◆ Work instructions ◆
(1) Summarize the piece on news content and DRM in two sentences.
(2) Answer these questions from the piece on news content and DRM.
(a) What did the Associated Press decide to create?
(b) Who is named as the CEO of the AP?
(c) What kind of problem do DRM wrappers create for consumers?
(3) Revise the piece on news content and DRM from "There is just" to "it doesn’t work.", replacing "consumers" with "users".
+++ Passage to read
Within the last year, large and small newspaper organizations have moved previously free content behind subscription walls that require readers to pay for access. The new model is fraught with peril, mostly notably the drop in online circulation as content becomes inaccessible through traditional search.

More concerning, though, may be the Associated Press’ decision to create a News Registry, which is a fancy name for a digital rights management (DRM) wrapper around its stories, which would allow content publishers the ability to determine how, when and where those stories — or parts of those stories — are replicated across the Web.

Which seems like a noble cause.

There is just one problem: DRM wrappers have, by and large, failed in the digital age because they create an “ease-of-use” problem for consumers. In order to work, DRM restricts different activities. It may, for example, prevent you from playing a CD on certain types of computers. Which is fine if you are technologically savvy enough to figure out which devices. Most people aren’t.

And nothing upsets consumers more than buying a product only to find out that it doesn’t work.

Worse yet, those restrictions meant to stop piracy are quite bad at doing just that, but very good at turning people willing to pay for content into pirates who traffic in the “underground” economy.

The decision to lock down content, which is almost surely bound to fail, then puts the content creators in the unenviable position that AP CEO Dean Singleton (the most vocal, but certainly not the only prominent figure to suggest this tact) has suggested: aggressive litigation — in the same vein as the recording and movie industries — to protect the new business model.

In the early days of file-sharing — the late nineties and early aught, the music and movie industries rushed to lock down their content with restrictive-DRM technologies. There were two results: people stripped the DRM from their CDs and DVDs and the technologies didn’t easily work between devices, forcing the content industry to scale back its efforts to create a “consumer-friendly” restrictive environment.
++++++
+++ Data lines
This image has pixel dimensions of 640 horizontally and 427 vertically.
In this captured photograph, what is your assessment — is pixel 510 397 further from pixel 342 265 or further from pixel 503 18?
++++++
◆ Answers by task ◆
(1) Newspapers have moved free content behind subscription walls, and the Associated Press plans a News Registry that would wrap its stories in DRM to control how, when and where they are replicated across the Web. DRM wrappers have largely failed because they create an "ease-of-use" problem for consumers and turn paying customers into pirates, and in the late nineties and early aughts the music and movie industries had to scale back similar efforts.

(2)
(a) A News Registry, a digital rights management (DRM) wrapper around its stories.
(b) Dean Singleton.
(c) An "ease-of-use" problem.

(3)
There is just one problem: DRM wrappers have, by and large, failed in the digital age because they create an “ease-of-use” problem for users. In order to work, DRM restricts different activities. It may, for example, prevent you from playing a CD on certain types of computers. Which is fine if you are technologically savvy enough to figure out which devices. Most people aren’t.

And nothing upsets users more than buying a product only to find out that it doesn’t work.